Busy tracks make West Virginia inn a mecca for railroad buffs ‘Pokey’ presence


By RICK STEELHAMMER

The Charleston Gazette-Mail

LANDGRAFF, W.Va.

After a lengthy do-it-yourself restoration of their newly bought 1922-vintage three-story brick building following devastating floods in 2001 and 2002, Dan Clark and Elisse Jo Goldstein-Clark were able to spend their first night in what would become the Elkhorn Inn.

After getting four feet of mud and water in the first floor, Dan had gutted and power-washed the building and stripped plaster off all the walls and pulled out all the insulation,” Goldstein-Clark recalled. “We were staying in a third-floor room with no door when the first train of the night went by. It felt like the whole train was coming through the building. I started crying, and after more trains went by, I stopped crying and started thinking, ‘We have to find people who love trains!”’

That task didn’t turn out to be as difficult as she imagined the following day.

“When I Googled ‘people who like trains,’ the whole world popped up,” she said. “It turned out that ‘railfans’ are everywhere.”

It also turned out that railfans around the world are familiar with the Norfolk Southern Railroad’s Pocahontas Division, nicknamed the “Pokey,” which sends 35 or more trains and helper engines up and down the dual tracks fronting the Elkhorn Inn each day.

“We’ve had railfan guests from England, Wales and even Australia who were passionate about the Pocahontas Division long before they came here,” said Goldstein-Clark. “We’ve got the best legal train-watching in America. In addition to all the trains passing by, we often have coal trains stop here to change crews.”

“You can sit on the porch and watch trains coming through all day, or drive to nearby scenic and historic spots to photograph and video them, as I like to do,” said Michael Saverino of Spartanburg, S.C., a 10-time guest at the inn. A number of trestles, tunnels, loading and fueling facilities found within a few miles of the Elkhorn Inn make great backdrops for Pokey line rolling stock passing through the rugged terrain of McDowell County.

“The scenery and the mountains here are truly spectacular,” Saverino said.

While the just-out-the-window presence of rail traffic was briefly seen as a nightmare to Goldstein-Clark, it ended up creating a dream niche market for the Elkhorn Inn, located in a remote section of a county that has seen better times.

“Over 60 percent of our guests are railfans,” she said. “They are great guests. They are interested in the inn and the area’s history, and they tend to make return visits, even in the dead of winter, to photograph trains in the snow. Dan and I have become personal friends of many of them, and we’ve become railfans, too.”

To reach out to former guests and attract new ones, the Elkhorn Inn recently had a railcam installed on its second floor, making it possible to watch and hear passing Pokey Line traffic in real time from anywhere with Internet access.
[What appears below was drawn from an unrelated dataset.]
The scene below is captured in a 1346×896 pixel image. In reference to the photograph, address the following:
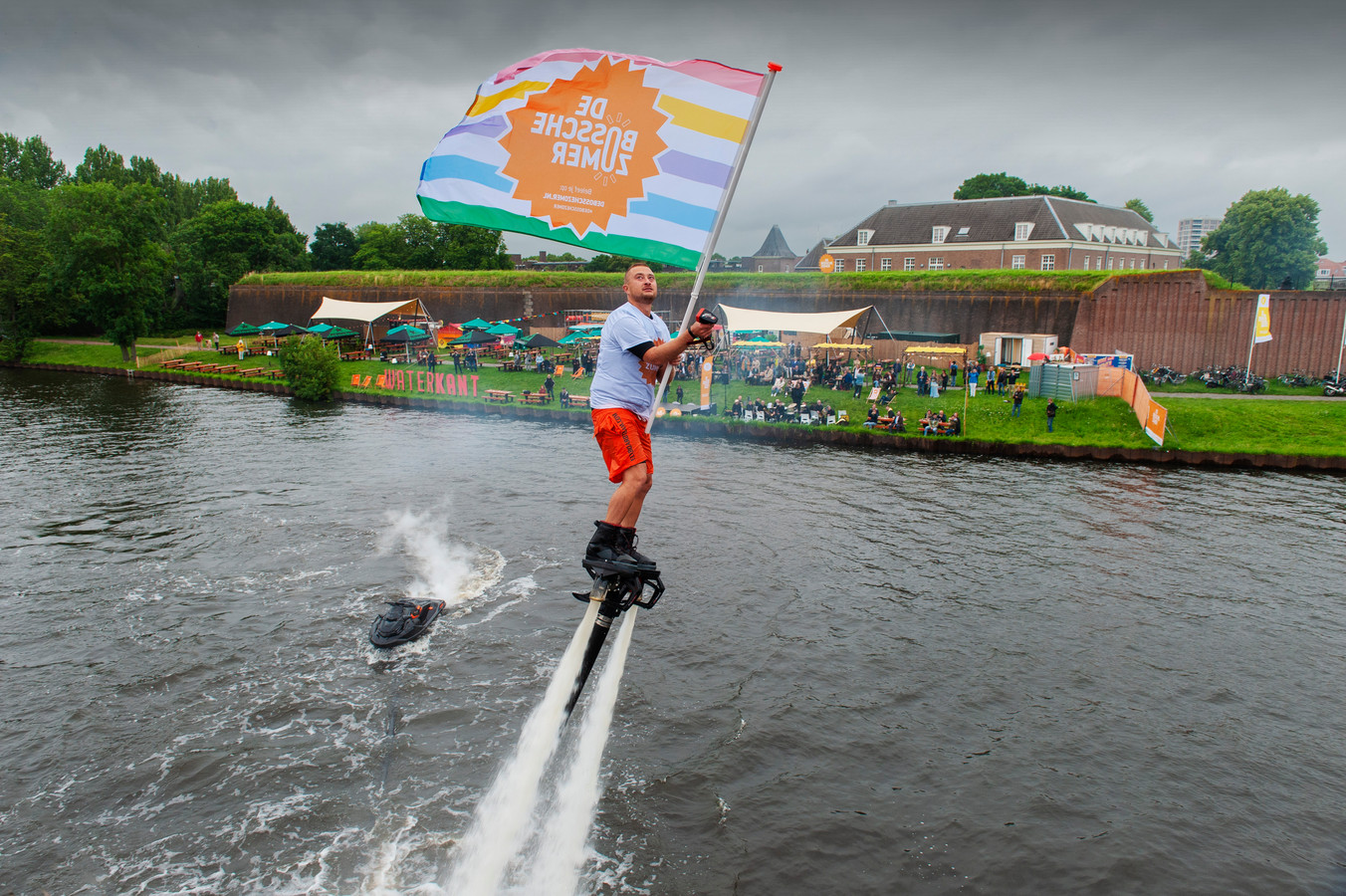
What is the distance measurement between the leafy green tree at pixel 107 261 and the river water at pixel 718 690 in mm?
44371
The remote camera is part of a railstream.net system of 12 railcams, placed at busy railroad sites from Nebraska to Pennsylvania.
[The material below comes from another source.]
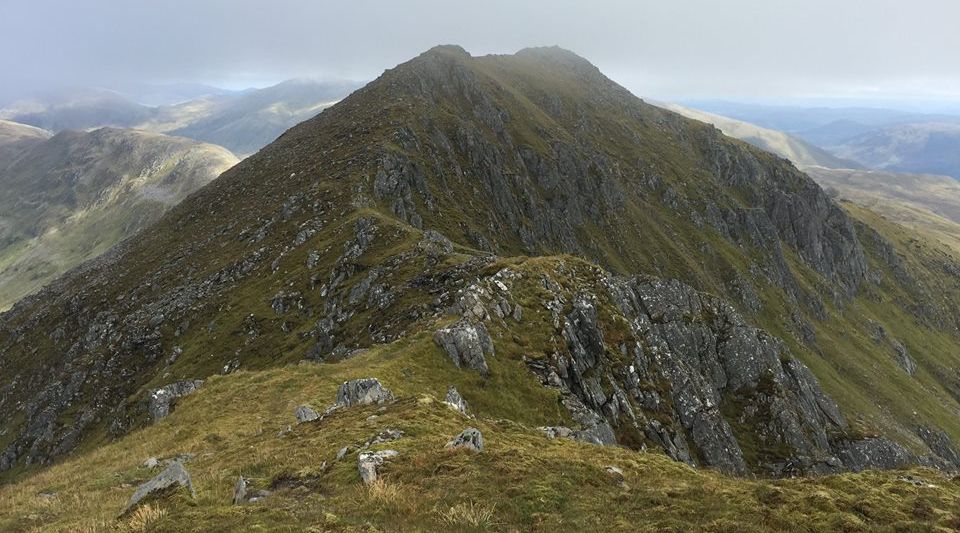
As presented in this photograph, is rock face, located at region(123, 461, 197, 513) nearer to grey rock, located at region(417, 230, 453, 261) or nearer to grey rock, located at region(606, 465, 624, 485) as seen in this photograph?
grey rock, located at region(606, 465, 624, 485)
Saverino developed a program that uses automatic train control signals to map rail traffic along the Pocahontas Division tracks between Bluefield and Williamson, allowing railfans at the Elkhorn Inn to view location displays on their personal computers, hear comments from railroad dispatchers, and estimate when the next train will pass by.

“Sometimes you will find as many as 75 people at a time looking at the feeds for this line at sites across the country,” Saverino said.

Saverino said he caught the train bug from his grandfather while growing up in the Pennsylvania coal town of Windber, founded by the Berwind family, for whom the McDowell County town of Berwind was named.

“My grandfather taught me how the coal trains worked the rail yard and introduced me to the guys who ran the trains and worked the yard,” he recalled. “Since the age of 5, I’ve never lost my interest in trains.”

Severino’s son, Mike, also a railfan, accompanied him on his most recent trip to McDowell County.

“For railfans, there are really only a couple of other places in the country that come close to offering what the Elkhorn Inn offers,” said Severino. “You’re right on the tracks here, but Dan and Ellise are what really make the place. They make you feel welcome and anxious to come back.”

The waters of the inn’s namesake, Elkhorn Creek, draw the second-largest group of visitors to the former Empire Coal & Coke miners’ clubhouse.

“You just don’t find streams like this anywhere else in the east,” said inn guest Mike Trunzo, who works for the fly-fishing retailer Orvis in Arlington, Va.

Several multi-pound brown trout were among fish landed and let go by Trunzo, along with numerous smaller rainbow.

Elkhorn Creek, which has produced trout weighing more than 11 pounds, is the only place in the state where brown and rainbow trout, neither of which is native to West Virginia, spawn and reproduce in the same stream.